What this calculator does
This tool builds a table — and a line graph — of one of four related quantities over a range of x values: the factorial x!, its natural logarithm ln(x!), the double factorial x!!, or its natural logarithm ln(x!!). It is pure mathematics and applies identically everywhere; no units or country rules are involved.
How to use it
Pick a function from the dropdown, then enter the start of the range (Range x from), the end (Range x to), and the Increment (step). Rows are generated for x = from, from+step, from+2·step, … up to and including the upper bound.
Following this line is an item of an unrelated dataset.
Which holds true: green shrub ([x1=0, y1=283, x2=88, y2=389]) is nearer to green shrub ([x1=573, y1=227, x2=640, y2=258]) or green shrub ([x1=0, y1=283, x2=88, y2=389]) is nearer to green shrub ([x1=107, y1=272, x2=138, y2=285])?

The increment must be greater than zero, and a maximum of 101 rows is produced to keep tables manageable.
The formula explained
The factorial is the product 1·2·3·…·x with \(0! = 1\). To allow large values and continuous graphing it is evaluated as the gamma function, $$x! = \Gamma(x+1),$$ and the logarithm uses the log-gamma function $$\ln(x!) = \ln\Gamma(x+1)$$ so huge numbers never overflow. The double factorial multiplies every second term: \(6!! = 6\cdot 4\cdot 2 = 48\), while \(5!! = 5\cdot 3\cdot 1 = 15\). The base cases are \(0!! = 1\), \(1!! = 1\) and \((-1)!! = 1\). Negative integers make the factorial undefined (gamma has poles there), so those rows report "undefined".
Worked example
Choosing x! with range 0 to 6 and step 1 gives seven rows: \(0!=1\), \(1!=1\), \(2!=2\), \(3!=6\), \(4!=24\), \(5!=120\), \(6!=720\). Switching to ln(x!) at \(x=6\) gives \(\ln(720) \approx 6.5793\), and ln(x!!) at \(x=5\) gives \(\ln(15) \approx 2.7081\).
FAQ
Can x be a fraction? Yes. Non-integer arguments use the gamma-based continuous forms, so the curve is smooth.
Why does a row say "infinity"? Factorials grow extremely fast (\(70! \approx 1.2\times 10^{100}\)); when a value exceeds double precision it is flagged as infinity — use the ln variant instead, which stays finite.
Why is there a 101-row cap? To prevent runaway tables; narrow the range or increase the step to fit.